Charakter- und handlungsmotiviertes Rollenspiel
Jul 24th, 2009 by hendrik
Einfluß der Spieler
Machen wir uns nichts vor. CS und HS steht und fällt mit den Spielern. CS erfordert sehr aktive Spieler, die das Ruder ergreifen und die nicht nur konsumieren wollen. Sind die Spieler dazu nicht bereit, so kann CS nicht funktionieren. Die Spielrunden werden zusehends langweiliger werden und einschlafen, zumindest, bis der Spielleiter wieder auf den handlungsmotivierten Stil zurückschwenkt. Nichtsdestotrotz haben viele Spieler (ich zum Beispiel) oft, vielleicht sogar immer, Lust, direkter mit der Handlung in Kontakt zu treten. In diesem Fall empfiehlt es sich, durchaus einmal ein CS-Szenario zu spielen.
Fazit
Wozu nun das Ganze? Ich persönlich habe mich in den letzten Jahren, sowohl als Spieler als auch als Spielleiter, immer weiter von HS entfernt und bin zum überzeugten CS-Anhänger geworden.

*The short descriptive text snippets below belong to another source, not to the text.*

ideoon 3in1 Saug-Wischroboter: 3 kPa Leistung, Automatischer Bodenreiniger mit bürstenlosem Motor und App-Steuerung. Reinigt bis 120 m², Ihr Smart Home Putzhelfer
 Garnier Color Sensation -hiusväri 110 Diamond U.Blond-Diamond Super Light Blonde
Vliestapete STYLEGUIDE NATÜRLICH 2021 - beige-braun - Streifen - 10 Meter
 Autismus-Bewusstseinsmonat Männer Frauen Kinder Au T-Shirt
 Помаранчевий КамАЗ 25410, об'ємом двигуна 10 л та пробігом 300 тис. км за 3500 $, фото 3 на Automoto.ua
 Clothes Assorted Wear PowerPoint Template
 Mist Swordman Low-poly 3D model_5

Leider ist die Zahl der Spiele, die diesen Spielstil von Haus aus unterstützen sehr gering. Das liegt aber meiner Meinung nach nicht daran, daß sich niemand für CS interessiert, sondern eher daran, daß sich die Spieldesigner keine Gedanken darüber machen. CS funktioniert mit Spielern, die sich sehr aktiv einzubringen versuchen, generell besser als HS. Wenn Systeme nun auch in dieser Hinsicht designt werden, ist das definitiv ein Gewinn für die Gruppe von Spielern.